Она стала замечать, что он почему-то внушает ей страх. Он друг суперинтенданта Элиаша Лани из Бытчи, как сениор[36] может науськать против нее проповедников всей округи, да и с палатином Дёрдем Турзо[37] он знаком. Надо что-то предпринять: ведь он становится ее открытым врагом. Отверг особое вознаграждение, наперекор ее указаниям тело Илоны Гарцай предал земле тихо, без всякой пышности и речей. А сегодня даже голову перед ней не склонил. Надо заняться им — добиться его перевода в другой приход. А может, отравить…
Готовая бросить вызов всему миру, упоенная образом своей будущей красоты, она вышла во двор и, никем не замеченная, стала следить за его суматошной жизнью, прислушивалась к звону чаш и пению горланивших наемников, гайдуков и челядинцев.

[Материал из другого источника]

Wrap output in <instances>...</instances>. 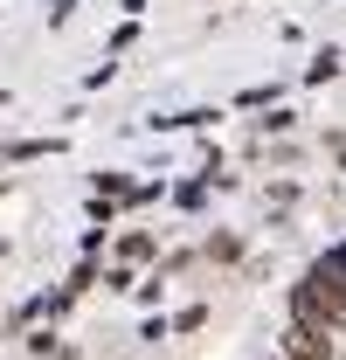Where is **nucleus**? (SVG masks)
<instances>
[{"label":"nucleus","instance_id":"5","mask_svg":"<svg viewBox=\"0 0 346 360\" xmlns=\"http://www.w3.org/2000/svg\"><path fill=\"white\" fill-rule=\"evenodd\" d=\"M49 153V139H21V146H7V160H42Z\"/></svg>","mask_w":346,"mask_h":360},{"label":"nucleus","instance_id":"4","mask_svg":"<svg viewBox=\"0 0 346 360\" xmlns=\"http://www.w3.org/2000/svg\"><path fill=\"white\" fill-rule=\"evenodd\" d=\"M201 257H208V264H243V236H229V229H222V236L201 243Z\"/></svg>","mask_w":346,"mask_h":360},{"label":"nucleus","instance_id":"6","mask_svg":"<svg viewBox=\"0 0 346 360\" xmlns=\"http://www.w3.org/2000/svg\"><path fill=\"white\" fill-rule=\"evenodd\" d=\"M173 326H180V333H201V326H208V305H187V312L173 319Z\"/></svg>","mask_w":346,"mask_h":360},{"label":"nucleus","instance_id":"1","mask_svg":"<svg viewBox=\"0 0 346 360\" xmlns=\"http://www.w3.org/2000/svg\"><path fill=\"white\" fill-rule=\"evenodd\" d=\"M291 319L298 326H319V333H346V277L326 257L305 264V277L291 284Z\"/></svg>","mask_w":346,"mask_h":360},{"label":"nucleus","instance_id":"2","mask_svg":"<svg viewBox=\"0 0 346 360\" xmlns=\"http://www.w3.org/2000/svg\"><path fill=\"white\" fill-rule=\"evenodd\" d=\"M277 354L284 360H340V347H333V333H319V326H284V340H277Z\"/></svg>","mask_w":346,"mask_h":360},{"label":"nucleus","instance_id":"7","mask_svg":"<svg viewBox=\"0 0 346 360\" xmlns=\"http://www.w3.org/2000/svg\"><path fill=\"white\" fill-rule=\"evenodd\" d=\"M49 7V21H70V0H42Z\"/></svg>","mask_w":346,"mask_h":360},{"label":"nucleus","instance_id":"3","mask_svg":"<svg viewBox=\"0 0 346 360\" xmlns=\"http://www.w3.org/2000/svg\"><path fill=\"white\" fill-rule=\"evenodd\" d=\"M118 264H160V236H153V229H125V236H118Z\"/></svg>","mask_w":346,"mask_h":360}]
</instances>
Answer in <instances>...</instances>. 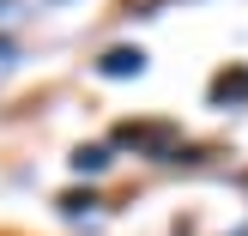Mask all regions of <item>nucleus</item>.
Here are the masks:
<instances>
[{"mask_svg": "<svg viewBox=\"0 0 248 236\" xmlns=\"http://www.w3.org/2000/svg\"><path fill=\"white\" fill-rule=\"evenodd\" d=\"M140 67H145L140 48H109V55H103V73H109V79H133Z\"/></svg>", "mask_w": 248, "mask_h": 236, "instance_id": "nucleus-2", "label": "nucleus"}, {"mask_svg": "<svg viewBox=\"0 0 248 236\" xmlns=\"http://www.w3.org/2000/svg\"><path fill=\"white\" fill-rule=\"evenodd\" d=\"M236 97H248V67L218 73V79H212V103H236Z\"/></svg>", "mask_w": 248, "mask_h": 236, "instance_id": "nucleus-3", "label": "nucleus"}, {"mask_svg": "<svg viewBox=\"0 0 248 236\" xmlns=\"http://www.w3.org/2000/svg\"><path fill=\"white\" fill-rule=\"evenodd\" d=\"M115 140H121V145H140V152H157V157H164L170 145H176V127H170V121H121V127H115Z\"/></svg>", "mask_w": 248, "mask_h": 236, "instance_id": "nucleus-1", "label": "nucleus"}, {"mask_svg": "<svg viewBox=\"0 0 248 236\" xmlns=\"http://www.w3.org/2000/svg\"><path fill=\"white\" fill-rule=\"evenodd\" d=\"M103 164H109V152H103V145H79V152H73V170H91V176H97Z\"/></svg>", "mask_w": 248, "mask_h": 236, "instance_id": "nucleus-4", "label": "nucleus"}]
</instances>
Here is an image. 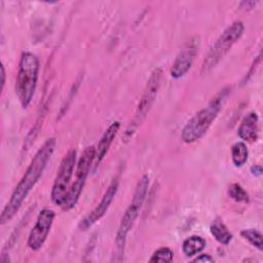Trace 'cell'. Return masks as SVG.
Returning a JSON list of instances; mask_svg holds the SVG:
<instances>
[{"mask_svg":"<svg viewBox=\"0 0 263 263\" xmlns=\"http://www.w3.org/2000/svg\"><path fill=\"white\" fill-rule=\"evenodd\" d=\"M118 178H115L111 184L108 186L107 190L105 191L101 201L97 204V206L83 219L81 220V222L79 223V228L81 230H86L87 228H89L91 225H93L97 221H99L100 219H102L106 212L108 211L110 204L112 203V201L114 200V197L117 193L118 190Z\"/></svg>","mask_w":263,"mask_h":263,"instance_id":"obj_11","label":"cell"},{"mask_svg":"<svg viewBox=\"0 0 263 263\" xmlns=\"http://www.w3.org/2000/svg\"><path fill=\"white\" fill-rule=\"evenodd\" d=\"M240 235L246 240H248L252 246L257 248L259 251L263 250V236L259 230L254 229V228L243 229V230H241Z\"/></svg>","mask_w":263,"mask_h":263,"instance_id":"obj_17","label":"cell"},{"mask_svg":"<svg viewBox=\"0 0 263 263\" xmlns=\"http://www.w3.org/2000/svg\"><path fill=\"white\" fill-rule=\"evenodd\" d=\"M249 157V150L243 142H236L231 147V158L235 166H242Z\"/></svg>","mask_w":263,"mask_h":263,"instance_id":"obj_16","label":"cell"},{"mask_svg":"<svg viewBox=\"0 0 263 263\" xmlns=\"http://www.w3.org/2000/svg\"><path fill=\"white\" fill-rule=\"evenodd\" d=\"M198 44V38L192 37L183 45V47L177 54L171 69V76L173 78L179 79L190 70L197 54Z\"/></svg>","mask_w":263,"mask_h":263,"instance_id":"obj_10","label":"cell"},{"mask_svg":"<svg viewBox=\"0 0 263 263\" xmlns=\"http://www.w3.org/2000/svg\"><path fill=\"white\" fill-rule=\"evenodd\" d=\"M243 31V23L240 21H235L222 32V34L210 48L202 62L200 70L201 74L204 75L210 73L220 63L231 47L240 39Z\"/></svg>","mask_w":263,"mask_h":263,"instance_id":"obj_5","label":"cell"},{"mask_svg":"<svg viewBox=\"0 0 263 263\" xmlns=\"http://www.w3.org/2000/svg\"><path fill=\"white\" fill-rule=\"evenodd\" d=\"M5 84V69L4 66L1 65V89H3Z\"/></svg>","mask_w":263,"mask_h":263,"instance_id":"obj_23","label":"cell"},{"mask_svg":"<svg viewBox=\"0 0 263 263\" xmlns=\"http://www.w3.org/2000/svg\"><path fill=\"white\" fill-rule=\"evenodd\" d=\"M257 4V2H255V1H242L241 3H240V7L242 8V9H252L255 5Z\"/></svg>","mask_w":263,"mask_h":263,"instance_id":"obj_21","label":"cell"},{"mask_svg":"<svg viewBox=\"0 0 263 263\" xmlns=\"http://www.w3.org/2000/svg\"><path fill=\"white\" fill-rule=\"evenodd\" d=\"M161 76H162V71L160 68H155L151 73L145 85L144 91L140 98L134 117L132 118V121L124 133V139L126 141L134 136V134L136 133L138 127L142 124V122L145 120L148 112L150 111L160 87Z\"/></svg>","mask_w":263,"mask_h":263,"instance_id":"obj_6","label":"cell"},{"mask_svg":"<svg viewBox=\"0 0 263 263\" xmlns=\"http://www.w3.org/2000/svg\"><path fill=\"white\" fill-rule=\"evenodd\" d=\"M258 133H259L258 114L256 112H250L241 120L237 128V135L241 140L253 143L257 141Z\"/></svg>","mask_w":263,"mask_h":263,"instance_id":"obj_13","label":"cell"},{"mask_svg":"<svg viewBox=\"0 0 263 263\" xmlns=\"http://www.w3.org/2000/svg\"><path fill=\"white\" fill-rule=\"evenodd\" d=\"M174 258V252L170 248H159L157 249L149 259V262H171Z\"/></svg>","mask_w":263,"mask_h":263,"instance_id":"obj_19","label":"cell"},{"mask_svg":"<svg viewBox=\"0 0 263 263\" xmlns=\"http://www.w3.org/2000/svg\"><path fill=\"white\" fill-rule=\"evenodd\" d=\"M206 241L203 237L199 235H191L183 241L182 250L187 257H192L200 253L204 249Z\"/></svg>","mask_w":263,"mask_h":263,"instance_id":"obj_15","label":"cell"},{"mask_svg":"<svg viewBox=\"0 0 263 263\" xmlns=\"http://www.w3.org/2000/svg\"><path fill=\"white\" fill-rule=\"evenodd\" d=\"M192 262H202V263H206V262H214V259L209 255V254H201L198 257H196L195 259L192 260Z\"/></svg>","mask_w":263,"mask_h":263,"instance_id":"obj_20","label":"cell"},{"mask_svg":"<svg viewBox=\"0 0 263 263\" xmlns=\"http://www.w3.org/2000/svg\"><path fill=\"white\" fill-rule=\"evenodd\" d=\"M95 157H96V147L95 146H88L83 150V152L76 164L75 180L71 184L68 195L66 197V200L62 206L64 211H70L78 202L79 197L82 193L84 184H85V180H86V178L89 174V171L93 164Z\"/></svg>","mask_w":263,"mask_h":263,"instance_id":"obj_7","label":"cell"},{"mask_svg":"<svg viewBox=\"0 0 263 263\" xmlns=\"http://www.w3.org/2000/svg\"><path fill=\"white\" fill-rule=\"evenodd\" d=\"M76 156L77 153L75 149L69 150L65 154L58 168L50 194L52 202L57 205L63 206L68 195L71 179L73 177L74 167L76 164Z\"/></svg>","mask_w":263,"mask_h":263,"instance_id":"obj_8","label":"cell"},{"mask_svg":"<svg viewBox=\"0 0 263 263\" xmlns=\"http://www.w3.org/2000/svg\"><path fill=\"white\" fill-rule=\"evenodd\" d=\"M120 128V122L119 121H113L108 128L103 134L101 140L98 143V146L96 147V157L93 161V167L97 170V167L101 164L103 159L105 158L106 154L109 151V148L115 139L118 130Z\"/></svg>","mask_w":263,"mask_h":263,"instance_id":"obj_12","label":"cell"},{"mask_svg":"<svg viewBox=\"0 0 263 263\" xmlns=\"http://www.w3.org/2000/svg\"><path fill=\"white\" fill-rule=\"evenodd\" d=\"M227 92L228 91H226V89H223L209 103L206 107L198 111L185 124L181 132V139L184 143L191 144L201 139L206 134L221 111L222 104Z\"/></svg>","mask_w":263,"mask_h":263,"instance_id":"obj_2","label":"cell"},{"mask_svg":"<svg viewBox=\"0 0 263 263\" xmlns=\"http://www.w3.org/2000/svg\"><path fill=\"white\" fill-rule=\"evenodd\" d=\"M211 234L221 245H228L232 239V234L220 218H216L210 226Z\"/></svg>","mask_w":263,"mask_h":263,"instance_id":"obj_14","label":"cell"},{"mask_svg":"<svg viewBox=\"0 0 263 263\" xmlns=\"http://www.w3.org/2000/svg\"><path fill=\"white\" fill-rule=\"evenodd\" d=\"M55 214L52 210L43 209L36 220V223L28 236V247L32 251H38L44 245L51 229Z\"/></svg>","mask_w":263,"mask_h":263,"instance_id":"obj_9","label":"cell"},{"mask_svg":"<svg viewBox=\"0 0 263 263\" xmlns=\"http://www.w3.org/2000/svg\"><path fill=\"white\" fill-rule=\"evenodd\" d=\"M228 194L229 196L237 201V202H249L250 201V196L248 194V192L237 183H233L230 185L229 189H228Z\"/></svg>","mask_w":263,"mask_h":263,"instance_id":"obj_18","label":"cell"},{"mask_svg":"<svg viewBox=\"0 0 263 263\" xmlns=\"http://www.w3.org/2000/svg\"><path fill=\"white\" fill-rule=\"evenodd\" d=\"M251 173L254 176H261L262 175V167L259 164H255L251 167Z\"/></svg>","mask_w":263,"mask_h":263,"instance_id":"obj_22","label":"cell"},{"mask_svg":"<svg viewBox=\"0 0 263 263\" xmlns=\"http://www.w3.org/2000/svg\"><path fill=\"white\" fill-rule=\"evenodd\" d=\"M39 74V60L32 52L22 53L15 81V93L23 108H27L35 95Z\"/></svg>","mask_w":263,"mask_h":263,"instance_id":"obj_3","label":"cell"},{"mask_svg":"<svg viewBox=\"0 0 263 263\" xmlns=\"http://www.w3.org/2000/svg\"><path fill=\"white\" fill-rule=\"evenodd\" d=\"M57 145V141L54 138L47 139L43 145L38 149L33 159L31 160L28 168L26 170L24 176L21 181L14 188L9 201L5 204L4 209L1 212L0 221L1 224H5L9 220H11L14 215L18 212L22 206L24 200L33 189L35 184L38 182L40 177L42 176L47 162L49 161L54 148Z\"/></svg>","mask_w":263,"mask_h":263,"instance_id":"obj_1","label":"cell"},{"mask_svg":"<svg viewBox=\"0 0 263 263\" xmlns=\"http://www.w3.org/2000/svg\"><path fill=\"white\" fill-rule=\"evenodd\" d=\"M149 187V177L147 175H144L138 182L135 193L133 195L132 202L129 203L128 208L125 210L120 223L118 227V231L116 233V239H115V246H116V258L113 260L117 261V257H120V260H122L123 252H124V246L126 236L132 229L136 219L139 216V212L144 203L145 197L147 195Z\"/></svg>","mask_w":263,"mask_h":263,"instance_id":"obj_4","label":"cell"}]
</instances>
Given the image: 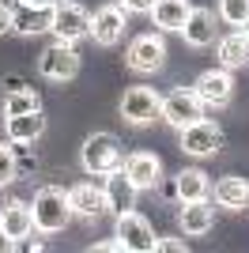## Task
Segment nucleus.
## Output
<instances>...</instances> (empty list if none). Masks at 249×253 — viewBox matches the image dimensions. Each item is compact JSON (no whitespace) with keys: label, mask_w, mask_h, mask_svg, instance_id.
I'll list each match as a JSON object with an SVG mask.
<instances>
[{"label":"nucleus","mask_w":249,"mask_h":253,"mask_svg":"<svg viewBox=\"0 0 249 253\" xmlns=\"http://www.w3.org/2000/svg\"><path fill=\"white\" fill-rule=\"evenodd\" d=\"M31 208H34V231H42V234H61L72 223L68 189H61V185H42L34 193Z\"/></svg>","instance_id":"1"},{"label":"nucleus","mask_w":249,"mask_h":253,"mask_svg":"<svg viewBox=\"0 0 249 253\" xmlns=\"http://www.w3.org/2000/svg\"><path fill=\"white\" fill-rule=\"evenodd\" d=\"M80 163H83V170H87L91 178H106V174L121 170L124 155H121L117 136L114 132H91V136L83 140V148H80Z\"/></svg>","instance_id":"2"},{"label":"nucleus","mask_w":249,"mask_h":253,"mask_svg":"<svg viewBox=\"0 0 249 253\" xmlns=\"http://www.w3.org/2000/svg\"><path fill=\"white\" fill-rule=\"evenodd\" d=\"M114 238L121 242V250H128V253H155V246H159L155 227H151L147 215H140L136 208H128V211L117 215V234Z\"/></svg>","instance_id":"3"},{"label":"nucleus","mask_w":249,"mask_h":253,"mask_svg":"<svg viewBox=\"0 0 249 253\" xmlns=\"http://www.w3.org/2000/svg\"><path fill=\"white\" fill-rule=\"evenodd\" d=\"M38 72L49 80V84H68L80 76V53L72 42H53L42 49L38 57Z\"/></svg>","instance_id":"4"},{"label":"nucleus","mask_w":249,"mask_h":253,"mask_svg":"<svg viewBox=\"0 0 249 253\" xmlns=\"http://www.w3.org/2000/svg\"><path fill=\"white\" fill-rule=\"evenodd\" d=\"M91 11L83 8V4H72V0H64V4H53V15H49V31L57 34V42H80L91 34Z\"/></svg>","instance_id":"5"},{"label":"nucleus","mask_w":249,"mask_h":253,"mask_svg":"<svg viewBox=\"0 0 249 253\" xmlns=\"http://www.w3.org/2000/svg\"><path fill=\"white\" fill-rule=\"evenodd\" d=\"M159 117H163L170 128H181L185 125H193V121H200L204 117V102L197 98V91L193 87H177V91H170V95H163V110H159Z\"/></svg>","instance_id":"6"},{"label":"nucleus","mask_w":249,"mask_h":253,"mask_svg":"<svg viewBox=\"0 0 249 253\" xmlns=\"http://www.w3.org/2000/svg\"><path fill=\"white\" fill-rule=\"evenodd\" d=\"M193 91H197V98L204 102V110H223V106H230V98H234V76H230V68H208V72L197 76V84H193Z\"/></svg>","instance_id":"7"},{"label":"nucleus","mask_w":249,"mask_h":253,"mask_svg":"<svg viewBox=\"0 0 249 253\" xmlns=\"http://www.w3.org/2000/svg\"><path fill=\"white\" fill-rule=\"evenodd\" d=\"M124 64L132 68V72H159L166 64V42L163 34H136L132 42H128V53H124Z\"/></svg>","instance_id":"8"},{"label":"nucleus","mask_w":249,"mask_h":253,"mask_svg":"<svg viewBox=\"0 0 249 253\" xmlns=\"http://www.w3.org/2000/svg\"><path fill=\"white\" fill-rule=\"evenodd\" d=\"M219 148H223V128H219L215 121L200 117V121H193V125L181 128V151H185V155L208 159V155H215Z\"/></svg>","instance_id":"9"},{"label":"nucleus","mask_w":249,"mask_h":253,"mask_svg":"<svg viewBox=\"0 0 249 253\" xmlns=\"http://www.w3.org/2000/svg\"><path fill=\"white\" fill-rule=\"evenodd\" d=\"M163 110V95L151 87H128L121 98V117L128 125H151Z\"/></svg>","instance_id":"10"},{"label":"nucleus","mask_w":249,"mask_h":253,"mask_svg":"<svg viewBox=\"0 0 249 253\" xmlns=\"http://www.w3.org/2000/svg\"><path fill=\"white\" fill-rule=\"evenodd\" d=\"M124 15L128 11L121 8V4H106V8H98L94 11V19H91V38L98 45H117L124 38Z\"/></svg>","instance_id":"11"},{"label":"nucleus","mask_w":249,"mask_h":253,"mask_svg":"<svg viewBox=\"0 0 249 253\" xmlns=\"http://www.w3.org/2000/svg\"><path fill=\"white\" fill-rule=\"evenodd\" d=\"M124 174H128V181H132L136 189H155L159 181H163V163H159L155 151H132V155L124 159Z\"/></svg>","instance_id":"12"},{"label":"nucleus","mask_w":249,"mask_h":253,"mask_svg":"<svg viewBox=\"0 0 249 253\" xmlns=\"http://www.w3.org/2000/svg\"><path fill=\"white\" fill-rule=\"evenodd\" d=\"M68 204H72L76 219H98L106 215V193L94 185V181H80L68 189Z\"/></svg>","instance_id":"13"},{"label":"nucleus","mask_w":249,"mask_h":253,"mask_svg":"<svg viewBox=\"0 0 249 253\" xmlns=\"http://www.w3.org/2000/svg\"><path fill=\"white\" fill-rule=\"evenodd\" d=\"M0 231L8 234L11 242L34 234V208L27 201H8L4 208H0ZM11 250H15V246H11Z\"/></svg>","instance_id":"14"},{"label":"nucleus","mask_w":249,"mask_h":253,"mask_svg":"<svg viewBox=\"0 0 249 253\" xmlns=\"http://www.w3.org/2000/svg\"><path fill=\"white\" fill-rule=\"evenodd\" d=\"M102 193H106V211L121 215V211L136 208V193H140V189L128 181V174H124V170H114V174H106Z\"/></svg>","instance_id":"15"},{"label":"nucleus","mask_w":249,"mask_h":253,"mask_svg":"<svg viewBox=\"0 0 249 253\" xmlns=\"http://www.w3.org/2000/svg\"><path fill=\"white\" fill-rule=\"evenodd\" d=\"M177 223H181V231L189 238H200V234L211 231V223H215V208L211 201H181V211H177Z\"/></svg>","instance_id":"16"},{"label":"nucleus","mask_w":249,"mask_h":253,"mask_svg":"<svg viewBox=\"0 0 249 253\" xmlns=\"http://www.w3.org/2000/svg\"><path fill=\"white\" fill-rule=\"evenodd\" d=\"M45 132V117H42V110H34V114H15V117H4V136H8V144H34V140Z\"/></svg>","instance_id":"17"},{"label":"nucleus","mask_w":249,"mask_h":253,"mask_svg":"<svg viewBox=\"0 0 249 253\" xmlns=\"http://www.w3.org/2000/svg\"><path fill=\"white\" fill-rule=\"evenodd\" d=\"M181 34H185V42L197 45V49L211 45V42H215V11L193 8V11H189V19H185V27H181Z\"/></svg>","instance_id":"18"},{"label":"nucleus","mask_w":249,"mask_h":253,"mask_svg":"<svg viewBox=\"0 0 249 253\" xmlns=\"http://www.w3.org/2000/svg\"><path fill=\"white\" fill-rule=\"evenodd\" d=\"M215 204H223V208H249V178H242V174H227V178L215 181Z\"/></svg>","instance_id":"19"},{"label":"nucleus","mask_w":249,"mask_h":253,"mask_svg":"<svg viewBox=\"0 0 249 253\" xmlns=\"http://www.w3.org/2000/svg\"><path fill=\"white\" fill-rule=\"evenodd\" d=\"M189 11H193L189 0H155V4H151V19H155L159 31H181L185 19H189Z\"/></svg>","instance_id":"20"},{"label":"nucleus","mask_w":249,"mask_h":253,"mask_svg":"<svg viewBox=\"0 0 249 253\" xmlns=\"http://www.w3.org/2000/svg\"><path fill=\"white\" fill-rule=\"evenodd\" d=\"M174 197H177V201H204V197H211V181H208V174L197 170V167H185L174 178Z\"/></svg>","instance_id":"21"},{"label":"nucleus","mask_w":249,"mask_h":253,"mask_svg":"<svg viewBox=\"0 0 249 253\" xmlns=\"http://www.w3.org/2000/svg\"><path fill=\"white\" fill-rule=\"evenodd\" d=\"M49 15H53V8H27V4H19L11 31L27 34V38H31V34H42V31H49Z\"/></svg>","instance_id":"22"},{"label":"nucleus","mask_w":249,"mask_h":253,"mask_svg":"<svg viewBox=\"0 0 249 253\" xmlns=\"http://www.w3.org/2000/svg\"><path fill=\"white\" fill-rule=\"evenodd\" d=\"M246 61H249V38L242 31L219 38V64L223 68H242Z\"/></svg>","instance_id":"23"},{"label":"nucleus","mask_w":249,"mask_h":253,"mask_svg":"<svg viewBox=\"0 0 249 253\" xmlns=\"http://www.w3.org/2000/svg\"><path fill=\"white\" fill-rule=\"evenodd\" d=\"M34 110H42V95L34 91V87H11L8 95H4V117H15V114H34Z\"/></svg>","instance_id":"24"},{"label":"nucleus","mask_w":249,"mask_h":253,"mask_svg":"<svg viewBox=\"0 0 249 253\" xmlns=\"http://www.w3.org/2000/svg\"><path fill=\"white\" fill-rule=\"evenodd\" d=\"M219 19L230 27H242L249 19V0H219Z\"/></svg>","instance_id":"25"},{"label":"nucleus","mask_w":249,"mask_h":253,"mask_svg":"<svg viewBox=\"0 0 249 253\" xmlns=\"http://www.w3.org/2000/svg\"><path fill=\"white\" fill-rule=\"evenodd\" d=\"M15 170H19L15 151H11L8 144H0V185H11V181H15Z\"/></svg>","instance_id":"26"},{"label":"nucleus","mask_w":249,"mask_h":253,"mask_svg":"<svg viewBox=\"0 0 249 253\" xmlns=\"http://www.w3.org/2000/svg\"><path fill=\"white\" fill-rule=\"evenodd\" d=\"M114 4H121L128 15H151V4H155V0H114Z\"/></svg>","instance_id":"27"},{"label":"nucleus","mask_w":249,"mask_h":253,"mask_svg":"<svg viewBox=\"0 0 249 253\" xmlns=\"http://www.w3.org/2000/svg\"><path fill=\"white\" fill-rule=\"evenodd\" d=\"M15 27V8H8L4 0H0V34H8Z\"/></svg>","instance_id":"28"},{"label":"nucleus","mask_w":249,"mask_h":253,"mask_svg":"<svg viewBox=\"0 0 249 253\" xmlns=\"http://www.w3.org/2000/svg\"><path fill=\"white\" fill-rule=\"evenodd\" d=\"M155 250H163V253H185L189 246L181 242V238H159V246H155Z\"/></svg>","instance_id":"29"},{"label":"nucleus","mask_w":249,"mask_h":253,"mask_svg":"<svg viewBox=\"0 0 249 253\" xmlns=\"http://www.w3.org/2000/svg\"><path fill=\"white\" fill-rule=\"evenodd\" d=\"M15 250H23V253H42V250H45V242L27 234V238H19V242H15Z\"/></svg>","instance_id":"30"},{"label":"nucleus","mask_w":249,"mask_h":253,"mask_svg":"<svg viewBox=\"0 0 249 253\" xmlns=\"http://www.w3.org/2000/svg\"><path fill=\"white\" fill-rule=\"evenodd\" d=\"M91 250L94 253H110V250H121V242H117V238H114V242H94Z\"/></svg>","instance_id":"31"},{"label":"nucleus","mask_w":249,"mask_h":253,"mask_svg":"<svg viewBox=\"0 0 249 253\" xmlns=\"http://www.w3.org/2000/svg\"><path fill=\"white\" fill-rule=\"evenodd\" d=\"M19 4H27V8H53L57 0H19Z\"/></svg>","instance_id":"32"},{"label":"nucleus","mask_w":249,"mask_h":253,"mask_svg":"<svg viewBox=\"0 0 249 253\" xmlns=\"http://www.w3.org/2000/svg\"><path fill=\"white\" fill-rule=\"evenodd\" d=\"M11 246H15V242H11V238H8V234H4V231H0V253H4V250H11Z\"/></svg>","instance_id":"33"},{"label":"nucleus","mask_w":249,"mask_h":253,"mask_svg":"<svg viewBox=\"0 0 249 253\" xmlns=\"http://www.w3.org/2000/svg\"><path fill=\"white\" fill-rule=\"evenodd\" d=\"M242 34H246V38H249V19H246V23H242Z\"/></svg>","instance_id":"34"}]
</instances>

Посреди двора стояла распряженная телега, и на ней возвышалась огромная бочка. Из крана в кувшины рекой лилось вино. Самые нетерпеливые, взобравшись на бочку, таскали вино киверами[38]. Женщины, которые непременно появляются там, где мужчины пьют вино, приманчиво шныряли среди наемников, непринужденно прикладывались к кружкам и визжали, когда их обнимали похотливые руки.
Перед замком послышался победный рев Фицковой дружины, возвращавшейся с охоты.
Ворота распахнулись, и телега со связанным Калиной в окружении гайдуков и наемников въехала во двор.
Разгоряченные зельем наемники радостно вопили, хлопали себя по голенищам сапог, буйно вскакивали и наливали новоприбывшим товарищам вино.
Алжбета Батори вышла из своего укрытия. Заметив ее, все затихли как по строжайшему приказу.
Фицко возбужденно проковылял к своей хозяйке.
— Ваша светлость, мы изловили Калину, и вот он живой у ваших ног, — доложил он.
Два наемника схватили Яна Калину и сбросили с телеги к ногам госпожи.
Калина лежал неподвижно, точно бревно. Павла Ледерера поразило выражение его лица. Где та уверенная сила, которой дышала каждая черта в нем? Таким неизгладимо запечатлелся Ян в памяти Павла уже в Прешпорке, где они встретились и подружились. Теперь перед ним было совсем иное лицо, до неузнаваемости искаженное бурей чувств.
Алжбета произнесла ледяным голосом:
— Ян Калина, упрямый, дерзкий подданный, беглец и разбойник! Видишь, не успел ты и глазом моргнуть, как оказался в моей власти. Завтра же тебя постигнет заслуженное возмездие. На рассвете тебя вздернут на виселице!
Она повернулась к капитану, предводителю наемников:
— Вы, конечно, не будете возражать против этого, господин капитан. Есть опасность, что Ян Калина, который четыре года тому уже созрел для виселицы, умудрится снова сбежать. У него слишком много пособников.
Капитан Имрих Кендерешши мог бы и возразить, но не отважился. Он молча кивнул. А Фицко спросил:
— Где прикажете поставить виселицу, госпожа графиня?
— На площади, пусть все Чахтицы видят, какова кара за мятеж, бегство и разбойные дела!
Анна Дарабул и Илона Йо, не дожидаясь приказания, принесли кресло с балдахином, как всегда, когда хозяйка Чахтиц вершила суд во дворе.
Преисполненная достоинства, Алжбета опустилась в кресло.
— Фицко, а где же мой новый слесарь?
Павел Ледерер не сдвинулся с места. Язык и ноги отказывались ему служить. Тогда Фицко доковылял до него, схватил за плечо и подвел к владетельнице замка.
— Ты нам вполне угодил, — благосклонно улыбнулась она ему, — награду и место слесаря ты заслужил честно.
Теперь дадим тебе еще одну возможность доказать свое проворство. Сходи в кузню и раскали клещи добела!